TEXTO DE APOIO -
━━━━━━━━━━━━━━━━━━━━
Entrevista com a Dra. Samantha Pessôa
Durante os exames de rotina na gestação, é comum que alguns termos técnicos apareçam no laudo do ultrassom e gerem dúvidas ou até medo. Um exemplo é quando o relatório indica uma alteração no cordão umbilical, como artéria umbilical única, inserção velamentosa ou até a presença de um nó verdadeiro.
Mas será que esses achados representam, de fato, um grande risco? Ou é possível encarar a gestação com mais tranquilidade, mesmo diante dessas variantes?
Para responder a essas e outras perguntas, conversamos com a Dra. Samantha Ramos Toledo Pessôa, ginecologista obstetra com atuação em medicina fetal. Ela traz objetivas para que as futuras mães possam entender melhor essas situações e se sentir mais confiantes.
Por que tantas mulheres se assustam quando o laudo do ultrassom traz uma observação sobre o cordão umbilical?
━━━━━━━━━━━━━━━━━━━━
(Dados salvos)
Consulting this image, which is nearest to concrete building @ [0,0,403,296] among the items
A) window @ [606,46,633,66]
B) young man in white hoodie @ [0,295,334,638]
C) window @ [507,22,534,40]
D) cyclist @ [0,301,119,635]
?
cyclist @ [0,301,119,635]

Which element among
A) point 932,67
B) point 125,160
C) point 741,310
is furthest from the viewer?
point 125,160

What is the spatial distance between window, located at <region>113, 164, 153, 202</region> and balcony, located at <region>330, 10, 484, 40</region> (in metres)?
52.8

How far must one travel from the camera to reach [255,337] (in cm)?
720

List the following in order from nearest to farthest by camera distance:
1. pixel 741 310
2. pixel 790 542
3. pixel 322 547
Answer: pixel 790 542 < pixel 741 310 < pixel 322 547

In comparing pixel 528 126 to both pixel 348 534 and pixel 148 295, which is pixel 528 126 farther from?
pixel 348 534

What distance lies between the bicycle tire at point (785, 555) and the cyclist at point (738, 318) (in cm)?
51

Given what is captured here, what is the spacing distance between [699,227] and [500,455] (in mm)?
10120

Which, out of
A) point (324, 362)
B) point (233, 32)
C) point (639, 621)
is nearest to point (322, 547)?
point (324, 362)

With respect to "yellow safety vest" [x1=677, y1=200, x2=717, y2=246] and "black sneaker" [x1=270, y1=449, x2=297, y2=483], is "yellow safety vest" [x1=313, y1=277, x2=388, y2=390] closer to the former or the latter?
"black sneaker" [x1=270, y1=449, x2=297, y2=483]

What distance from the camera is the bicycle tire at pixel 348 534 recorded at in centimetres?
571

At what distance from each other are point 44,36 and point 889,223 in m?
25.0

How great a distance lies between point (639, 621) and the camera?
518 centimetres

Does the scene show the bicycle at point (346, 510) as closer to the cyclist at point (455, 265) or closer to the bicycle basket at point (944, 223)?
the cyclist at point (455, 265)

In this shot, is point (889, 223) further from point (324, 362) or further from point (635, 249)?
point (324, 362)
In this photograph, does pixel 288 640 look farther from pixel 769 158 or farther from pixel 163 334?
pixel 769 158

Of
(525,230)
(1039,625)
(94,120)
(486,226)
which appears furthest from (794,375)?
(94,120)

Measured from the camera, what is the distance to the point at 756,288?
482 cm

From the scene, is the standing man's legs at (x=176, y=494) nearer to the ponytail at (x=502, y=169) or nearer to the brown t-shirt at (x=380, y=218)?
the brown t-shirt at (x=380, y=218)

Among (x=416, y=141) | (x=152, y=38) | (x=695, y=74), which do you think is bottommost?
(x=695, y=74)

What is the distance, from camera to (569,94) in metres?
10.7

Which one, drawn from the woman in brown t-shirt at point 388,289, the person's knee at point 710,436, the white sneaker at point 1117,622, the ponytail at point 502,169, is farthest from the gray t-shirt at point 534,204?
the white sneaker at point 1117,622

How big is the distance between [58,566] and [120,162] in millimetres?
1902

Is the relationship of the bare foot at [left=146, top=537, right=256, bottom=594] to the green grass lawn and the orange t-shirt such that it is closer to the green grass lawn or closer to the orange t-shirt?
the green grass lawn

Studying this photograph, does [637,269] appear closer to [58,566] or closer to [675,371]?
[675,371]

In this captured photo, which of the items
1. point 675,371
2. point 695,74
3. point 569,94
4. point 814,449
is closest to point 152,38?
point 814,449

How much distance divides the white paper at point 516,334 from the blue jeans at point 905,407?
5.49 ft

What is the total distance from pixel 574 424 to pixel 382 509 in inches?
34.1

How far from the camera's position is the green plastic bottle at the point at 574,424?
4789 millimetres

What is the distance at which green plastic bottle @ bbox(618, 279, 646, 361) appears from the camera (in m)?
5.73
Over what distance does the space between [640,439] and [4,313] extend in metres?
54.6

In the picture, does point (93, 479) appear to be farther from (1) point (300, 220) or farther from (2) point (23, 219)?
━━━━━━━━━━━━━━━━━━━━
INSTRUÇÕES DO EXERCÍCIO -
1. Reproduza o trecho do texto de apoio que começa em "Entrevista com a" e segue até "sentir mais confiantes.".
2. De acordo com o texto de apoio, qual é a especialidade da Dra. Samantha Ramos Toledo Pessôa e em que área ela atua?
3. Indique se cada afirmação concorda com o texto de apoio, respondendo sim ou não e citando as palavras do texto que decidem a questão: (a) a artéria umbilical única é citada como exemplo de alteração no cordão umbilical; (b) os termos técnicos em questão aparecem em laudos de exames feitos depois do parto.
Os dados não têm relação com o texto de apoio.

RESPOSTAS DAS TAREFAS -
1.
Entrevista com a Dra. Samantha Pessôa
Durante os exames de rotina na gestação, é comum que alguns termos técnicos apareçam no laudo do ultrassom e gerem dúvidas ou até medo. Um exemplo é quando o relatório indica uma alteração no cordão umbilical, como artéria umbilical única, inserção velamentosa ou até a presença de um nó verdadeiro.
Mas será que esses achados representam, de fato, um grande risco? Ou é possível encarar a gestação com mais tranquilidade, mesmo diante dessas variantes?
Para responder a essas e outras perguntas, conversamos com a Dra. Samantha Ramos Toledo Pessôa, ginecologista obstetra com atuação em medicina fetal. Ela traz objetivas para que as futuras mães possam entender melhor essas situações e se sentir mais confiantes.

2. Ela é ginecologista obstetra com atuação em medicina fetal.

3.
(a) Sim: "como artéria umbilical única, inserção velamentosa ou até a presença de um nó verdadeiro".
(b) Não: "Durante os exames de rotina na gestação".